If there is indeed a scarcity of masks, isn't this question a no brainer? Of course the masks should be allocated to hospital workers, who are exposed to coronavirus for 8+ hours a day, rather than everyone else, who might only come in contact with the coronavirus some part of the day, if at all.
Also, if there's a scarcity of masks, is there a reason why existing supplies (eg. in warehouses) or incoming shippments can't be commandeered/seized by the government under eminent domain?
You know the rules of program optimization? (#1 Don't #2 (for experts only) Don't yet). I suspect that illustrates the issue that experts are having here. Yes, in any program there are optimizations to be done that can change margins that matter. But without deeper experience even the average practitioner is unlikely to have good judgment about this. So the experts have to balance the effectiveness of higher-resolution explanations where details will get lost in translation (likely degrading any marginal gains to be had) with a low-resolution blanket rule that sacrifices potential gains for an acceptable average.
Several kinds of masks appear to be several degrees of marginally effective, but it's probably very difficult to give this guidance to the public without some segment of it hearing "I need N95 masks" and scrambling after supply, because "Any mask might be helpful to get me to be conscientious about touching my face and provide a marginal droplet barrier, N95s are for people spending time with the sick" is a higher resolution message that's subject to a lot of social/individual entropy.
By the time they get their act together it won't make any difference... Typical government organization.
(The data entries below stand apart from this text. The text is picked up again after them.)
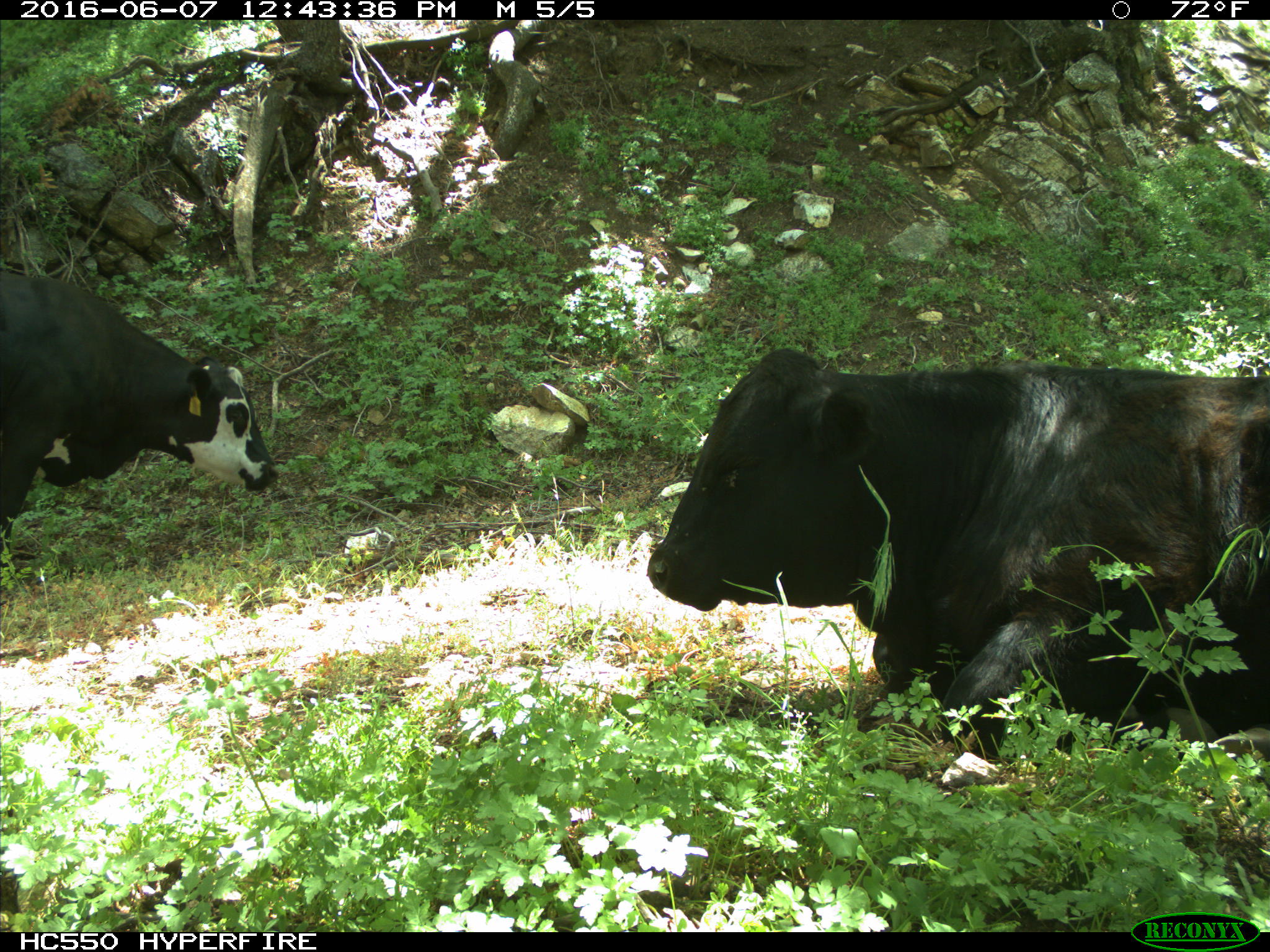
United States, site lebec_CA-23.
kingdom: Animalia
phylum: Chordata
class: Mammalia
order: Artiodactyla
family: Bovidae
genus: Bos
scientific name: Bos taurus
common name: domestic cow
Even if there aren't enough proper face masks, DiY masks could save lives.
Asian countries have shown the way here. Let's get moving on adopting social norms and habits around mask usage.
Of course it was.
But they weren't considering the possibility that the people they were charged with "protecting" would be capable of independent thought.
The orthodoxy drew too sharp a distinction between airborne and droplet modes of transmission, it didn't anticipate the possibly extensive asymptomatic spread of this new virus, and it tried, given the low bandwidth of public health messaging in the old days, to speak simply and authoritartively in favor of the interventions with the strongest evidence for the largest effects. Even to healthcare workers, the emphasis in the setting of something like flu was on handwashing. Masks in clinic went on coughing patients, not us. For a public less consistently exposed, the number needed to mask to prevent a single infection was judged too low to bother. Masks in Asia were seen as public health theater, like spraying fog machines in the streets. And maybe most dangerously, most complicating a reversal, expressing an understanding of this mildly counterintuitive finding - covering faces doesn't stop respiratory viruses - was taken as a mark of scientificness. (And remember, it's still largely true, the effect is probably fairly small, N95 or cloth mask no matter. The virus spread well in places with mask-wearing, and dampened more quickly there for reasons other than masks.)
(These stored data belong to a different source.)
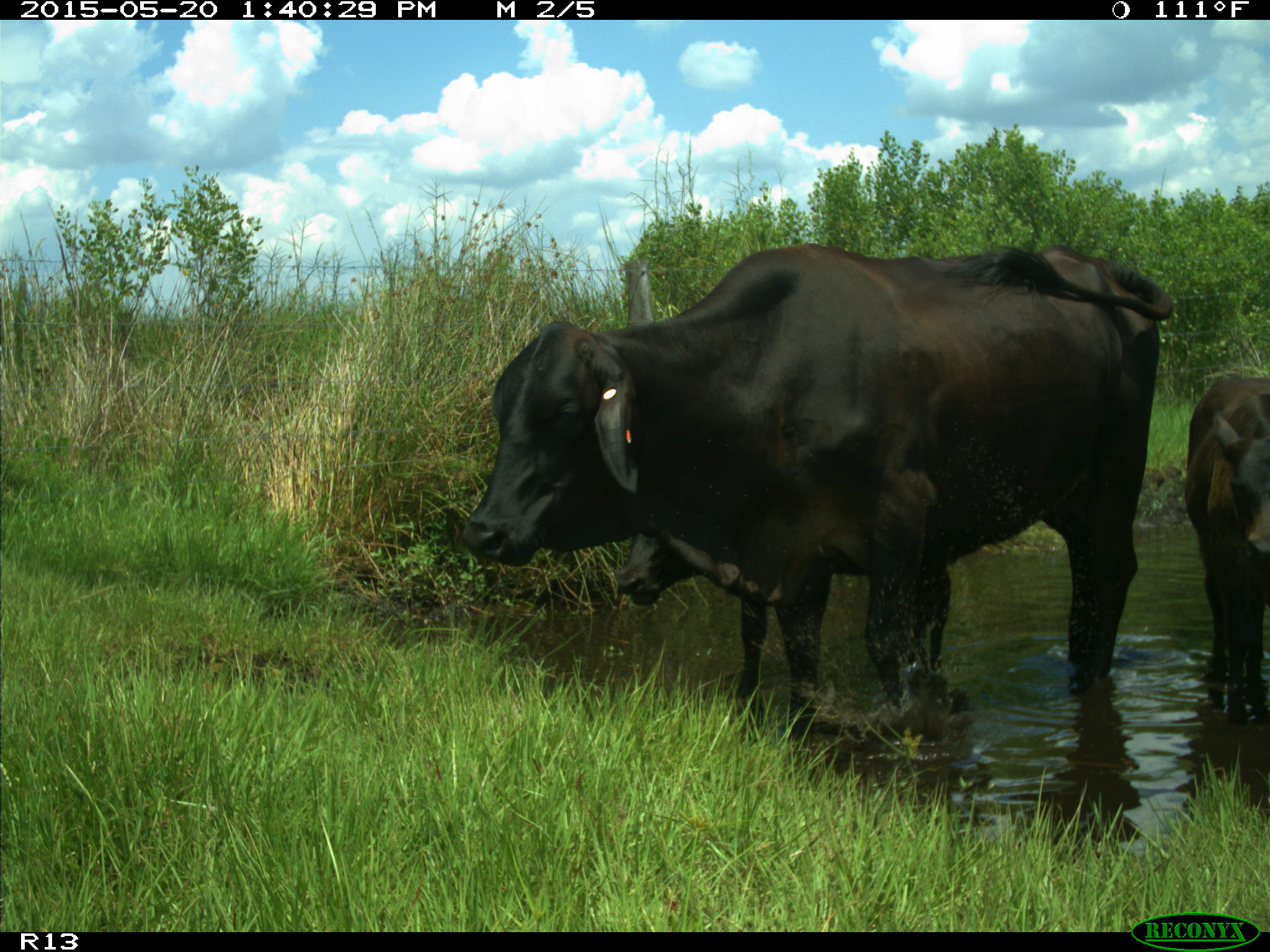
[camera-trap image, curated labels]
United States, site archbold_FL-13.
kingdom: Animalia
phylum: Chordata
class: Mammalia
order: Artiodactyla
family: Bovidae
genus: Bos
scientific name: Bos taurus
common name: domestic cow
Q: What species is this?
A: Bos taurus (domestic cow).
The CDC/WHO people are under pressure to change deeply held and strongly stated beliefs in public, and then to live with the implication that their confident error cost lives. Relative to that, communicating that we should wear masks, but leave the respirators for medical workers, is easy peasy.
For fun background on the orthodoxy, including a case where a single flu patient infected dozens of people on a plane in the 70s without managing to persuade people of some meaningful amount of airborne/fine aerosol spread: https://twitter.com/rkhamsi/status/1244659064350670848?s=19
You don't need to recommend everyone wear N95. Surgical face masks or homemade masks works too.